O rap começou com a participação num concurso radiofónico onde a musica que criou, e que criticava o sistema de Saúde do país, conseguiu o primeiro lugar.
“Foi a alavanca para iniciar a minha carreira”, relembra ele que nessa altura o que mais ouvia era… Kanye West. Tinha uma cassete com música rap e nem sabia quem cantava. Só depois vim a saber que era ele. Nessa altura, meados de 2000, dominava na Praia o gangsta rap, com o 50 Cent como o maior destaque”.
Depois começou a ouvir outros rappers e a ter outras referências. Hoje assinala os MCs Valete e Azagaya, português e moçambicano respectivamente, como as suas maiores influências. “Ajudaram a moldar o MC que sou hoje”.
Mais do que um momento
Os rappers cabo-verdianos, quase todos “nascidos” dos palcos das periferias urbanas, enfrentam por vezes acusações de se deixarem comprar pelo “sistema” e assim mudarem de discurso.
“Há sempre propostas que te fazem mas eu nunca me deixei levar por elas”, garante o artista tranquilamente. “O meu ideal foi sempre não prostituir a minha música. Sim, recebei convites grandes, muito dinheiro, mas optei por não prostituir a minha arte”, revela sem no entanto deixar de referir o direito a um cachet digno.
Hélio faz parte de um pequeno leque de artistas do hip hop que estão frequentemente nos cartazes dos grandes concertos e festivais. Mas ao que parece, a evolução positiva no que toca à valorização desta ala da música nacional não encontra eco na dimensão do “mercado” e assim, há uma certa tendência ao revezamento, conforme os nomes da moda.

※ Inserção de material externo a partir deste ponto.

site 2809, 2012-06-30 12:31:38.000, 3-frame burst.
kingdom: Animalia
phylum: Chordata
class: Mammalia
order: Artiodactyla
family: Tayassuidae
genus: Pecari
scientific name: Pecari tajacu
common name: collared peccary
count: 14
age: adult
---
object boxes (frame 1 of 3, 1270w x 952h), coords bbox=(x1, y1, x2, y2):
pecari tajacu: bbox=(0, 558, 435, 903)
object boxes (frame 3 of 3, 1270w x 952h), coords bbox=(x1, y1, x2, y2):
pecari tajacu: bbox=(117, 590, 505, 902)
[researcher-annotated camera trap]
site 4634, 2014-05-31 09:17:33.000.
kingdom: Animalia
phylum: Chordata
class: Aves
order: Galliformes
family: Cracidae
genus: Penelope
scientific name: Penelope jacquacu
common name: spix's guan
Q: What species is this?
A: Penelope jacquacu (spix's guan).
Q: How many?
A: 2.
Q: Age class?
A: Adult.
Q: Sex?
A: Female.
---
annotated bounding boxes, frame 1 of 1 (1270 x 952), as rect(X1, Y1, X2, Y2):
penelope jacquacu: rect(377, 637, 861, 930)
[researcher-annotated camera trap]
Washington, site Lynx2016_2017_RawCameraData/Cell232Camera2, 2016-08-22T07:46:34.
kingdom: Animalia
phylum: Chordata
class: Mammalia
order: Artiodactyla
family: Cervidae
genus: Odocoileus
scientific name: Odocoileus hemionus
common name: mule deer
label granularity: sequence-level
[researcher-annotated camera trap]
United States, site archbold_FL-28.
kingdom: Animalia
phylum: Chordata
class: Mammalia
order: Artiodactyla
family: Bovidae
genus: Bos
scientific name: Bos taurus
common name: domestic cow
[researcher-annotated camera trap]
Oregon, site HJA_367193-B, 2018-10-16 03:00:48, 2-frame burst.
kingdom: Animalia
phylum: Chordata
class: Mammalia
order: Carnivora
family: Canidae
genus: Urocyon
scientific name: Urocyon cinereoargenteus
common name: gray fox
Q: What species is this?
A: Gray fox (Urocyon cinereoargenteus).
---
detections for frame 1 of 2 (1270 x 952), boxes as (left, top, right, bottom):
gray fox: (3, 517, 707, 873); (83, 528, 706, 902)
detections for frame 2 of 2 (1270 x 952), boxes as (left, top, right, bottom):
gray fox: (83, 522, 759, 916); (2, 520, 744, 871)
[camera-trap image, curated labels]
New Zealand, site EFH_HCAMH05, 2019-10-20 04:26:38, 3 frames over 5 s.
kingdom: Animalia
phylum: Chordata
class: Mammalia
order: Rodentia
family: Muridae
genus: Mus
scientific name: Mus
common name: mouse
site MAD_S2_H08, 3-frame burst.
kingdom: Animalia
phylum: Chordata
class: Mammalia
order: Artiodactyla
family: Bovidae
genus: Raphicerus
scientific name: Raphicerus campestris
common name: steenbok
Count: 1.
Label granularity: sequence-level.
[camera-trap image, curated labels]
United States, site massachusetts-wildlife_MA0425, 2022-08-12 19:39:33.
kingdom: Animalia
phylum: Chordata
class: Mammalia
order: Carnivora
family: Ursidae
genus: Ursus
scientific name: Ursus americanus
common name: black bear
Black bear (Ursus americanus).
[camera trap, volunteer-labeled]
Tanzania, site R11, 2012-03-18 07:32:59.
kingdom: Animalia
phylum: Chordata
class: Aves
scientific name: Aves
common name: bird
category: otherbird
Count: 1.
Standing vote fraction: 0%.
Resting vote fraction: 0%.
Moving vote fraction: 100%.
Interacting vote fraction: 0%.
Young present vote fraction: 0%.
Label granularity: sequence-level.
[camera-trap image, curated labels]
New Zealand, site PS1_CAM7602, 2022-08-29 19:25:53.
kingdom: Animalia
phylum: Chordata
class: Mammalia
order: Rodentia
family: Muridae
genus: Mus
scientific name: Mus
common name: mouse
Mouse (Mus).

Batalha não teme que passe o seu “momento”. “Tenho confiança na minha arte e vou continuar a fazer a minha música com certeza de que vou evoluir e que as pessoas vão acompanhar e absorver as minhas mensagens”.
Contudo, mostra-se prudente quando diz estar consciente de que, apesar de viver hoje vivo da música “seria utópico pensar que vou viver de música para sempre”.
“Carta d’Alforria”, o disco que vem montando há um pouco mais de 2 anos, sai a 28 de Novembro.
“É um climax destes dois anos de trabalho. Está lá o acumular de experiências, de observações, de sentimentos…São 18 faixas, com mais duas de bónus. Fala sobre a minha filosofia de vida, de valorizar as coisas importantes da vida, com uma mensagem de libertação. Tem lá muito de mim. Não foge à linha que tenho seguido, de contestação social, mas também tem muitas mensagens positivas de amizade, de irmandade e amor”.
O álbum será disponibilizado em todas plataformas digitais e haverá shows. Mas antes será apresentado em eventos com a imprensa e em várias cidades do país.
Texto originalmente publicado na edição impressa do Expresso das Ilhas nº 781 de 16 de Novembro de 2016.